Che riflesso avrà la sentenza della Corte sul dibattito etico e politico del Paese?
“Credo che la decisione della Consulta vada vista come un richiamo alla necessità che ciascuno faccia il proprio mestiere assumendosene le responsabilità. La liberalizzazione totale dell’omicidio del consenziente è un fatto che può avvenire solo con una scelta del legislatore. Diciamo che la decisione della Corte può arricchire un dibattito cercando di ridurre o di eliminare quella contrapposizione ideologica, quello scontro permanente in cui da un lato c’è chi dice che la libertà è assoluta e dall’altro chi dice che la vita è sacra. Noi siamo una società democratica e pluralista in cui le diversità di opinione sono la fonte dell’identità personale. Altrimenti saremmo tutti uguali. La Corte, in questa sentenza, mi sembra che sottolinei la necessità che il discorso avvenga in una sede legislativa, che è quella competente per emanare le leggi, e che in quella sede si discuta non solo di economia o di politica in senso stretto, ma anche di valori fondamentali. Non è compito della Corte dare indicazioni di carattere morale, il compito della Corte è interpretare le leggi alla luce dei principi costituzionali fondamentali.”
In un’intervista su “Avvenire” ha affermato di riconoscersi nelle posizioni del Santo Padre…

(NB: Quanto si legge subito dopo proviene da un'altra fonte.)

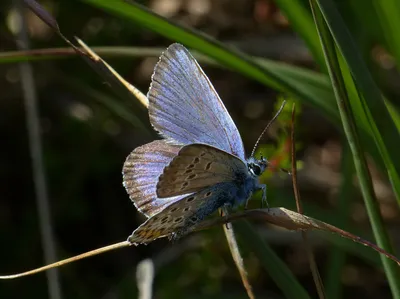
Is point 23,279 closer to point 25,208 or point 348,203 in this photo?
point 25,208

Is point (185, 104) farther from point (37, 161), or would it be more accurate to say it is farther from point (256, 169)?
point (37, 161)

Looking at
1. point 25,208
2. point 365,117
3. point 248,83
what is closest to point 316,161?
point 248,83

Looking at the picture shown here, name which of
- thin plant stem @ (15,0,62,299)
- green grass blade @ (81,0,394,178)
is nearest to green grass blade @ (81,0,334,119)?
green grass blade @ (81,0,394,178)

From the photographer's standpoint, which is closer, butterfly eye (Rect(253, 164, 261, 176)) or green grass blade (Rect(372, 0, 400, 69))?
butterfly eye (Rect(253, 164, 261, 176))

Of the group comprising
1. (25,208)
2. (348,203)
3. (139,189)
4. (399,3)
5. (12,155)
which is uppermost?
(12,155)

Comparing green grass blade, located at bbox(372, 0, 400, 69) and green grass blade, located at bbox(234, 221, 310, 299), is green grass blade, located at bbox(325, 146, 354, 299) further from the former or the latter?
green grass blade, located at bbox(234, 221, 310, 299)

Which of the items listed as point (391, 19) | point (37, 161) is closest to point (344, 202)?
point (391, 19)
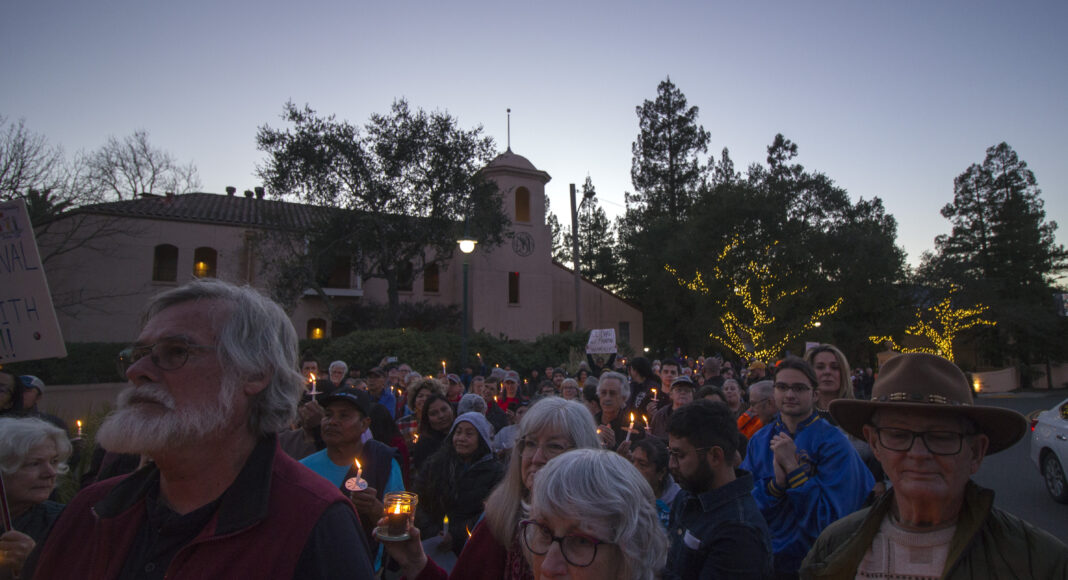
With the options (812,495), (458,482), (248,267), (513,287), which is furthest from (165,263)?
(812,495)

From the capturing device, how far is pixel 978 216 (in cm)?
4856

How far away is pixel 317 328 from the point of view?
2844cm

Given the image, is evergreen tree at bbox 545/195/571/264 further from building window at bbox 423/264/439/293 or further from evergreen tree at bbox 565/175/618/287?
building window at bbox 423/264/439/293

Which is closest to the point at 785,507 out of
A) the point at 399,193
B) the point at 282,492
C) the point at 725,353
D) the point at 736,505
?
the point at 736,505

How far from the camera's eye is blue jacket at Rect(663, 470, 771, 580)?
2557 millimetres

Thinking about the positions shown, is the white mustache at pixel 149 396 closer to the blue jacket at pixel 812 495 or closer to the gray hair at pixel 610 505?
the gray hair at pixel 610 505

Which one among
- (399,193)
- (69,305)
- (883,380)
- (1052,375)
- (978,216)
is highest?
(978,216)

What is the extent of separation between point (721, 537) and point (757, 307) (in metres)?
34.7

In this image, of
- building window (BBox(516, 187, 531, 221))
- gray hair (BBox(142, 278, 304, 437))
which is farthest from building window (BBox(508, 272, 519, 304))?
gray hair (BBox(142, 278, 304, 437))

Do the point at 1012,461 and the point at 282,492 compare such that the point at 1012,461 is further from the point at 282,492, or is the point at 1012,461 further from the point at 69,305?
the point at 69,305

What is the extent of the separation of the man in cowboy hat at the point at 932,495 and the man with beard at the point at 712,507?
44cm

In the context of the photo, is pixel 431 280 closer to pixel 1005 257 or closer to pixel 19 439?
pixel 19 439

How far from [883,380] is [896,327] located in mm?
41438

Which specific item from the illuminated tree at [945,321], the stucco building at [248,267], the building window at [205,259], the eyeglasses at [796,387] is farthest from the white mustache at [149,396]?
the illuminated tree at [945,321]
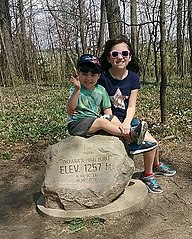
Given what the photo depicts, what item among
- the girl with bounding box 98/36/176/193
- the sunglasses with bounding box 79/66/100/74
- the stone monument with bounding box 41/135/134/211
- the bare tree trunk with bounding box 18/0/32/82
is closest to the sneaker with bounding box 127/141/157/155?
the girl with bounding box 98/36/176/193

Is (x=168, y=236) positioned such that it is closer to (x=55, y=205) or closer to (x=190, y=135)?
(x=55, y=205)

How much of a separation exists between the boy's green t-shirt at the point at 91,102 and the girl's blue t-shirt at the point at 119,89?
0.42 feet

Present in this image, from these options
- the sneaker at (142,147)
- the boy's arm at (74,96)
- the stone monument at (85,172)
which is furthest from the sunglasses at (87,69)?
the sneaker at (142,147)

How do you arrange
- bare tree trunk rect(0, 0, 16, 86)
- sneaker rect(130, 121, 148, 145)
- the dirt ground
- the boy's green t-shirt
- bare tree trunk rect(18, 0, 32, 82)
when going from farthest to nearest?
bare tree trunk rect(18, 0, 32, 82), bare tree trunk rect(0, 0, 16, 86), the boy's green t-shirt, sneaker rect(130, 121, 148, 145), the dirt ground

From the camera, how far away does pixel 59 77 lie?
1484 centimetres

“Io sono cattolico ma sono anche membro di una società laica, non laicista, nella quale la diversità delle opinioni è fondamentale. Quindi ritengo che l’assetto ordinamentale non possa imporre una certa concezione legata a motivazioni strettamente religiose ma debba imporre il rispetto del principio di solidarietà accanto al rispetto del principio di libertà. In questo senso vedo come estremamente interessante l’apertura del Santo Padre a un discorso di rispetto dell’altro, cercare ciò che unisce e non ciò che divide. Invece, le posizioni contrapposte di integralismo e di intolleranza di chi è per il sì e di chi è per il no sembrano cercare molto più ciò che divide.”
In questo momento, in effetti, l’Italia sembra divisa
“Pensi al paradosso di una situazione in cui sia chi accetta, sia chi rifiuta la possibilità di intervenire sul fine vita, persegue lo stesso obiettivo: non facciamo una legge per fini esattamente opposti. Tutte e due ce l’hanno con la legge, i primi perché dicono che è troppo stretta, i secondi perché dicono che è troppo larga. La sovranità del Parlamento è fondamentale per trovare un punto di equilibrio tra le due posizioni. Come i due porcospini di Schopenhauer, bisogna trovare la giusta distanza tra lo scaldarsi e il non pungersi. É questo il discorso per cui la mediazione è fondamentale. Se, invece, la valutazione politica porta a considerare il problema come un’arma da brandire contro un avversario, allora la questione si complica notevolmente.”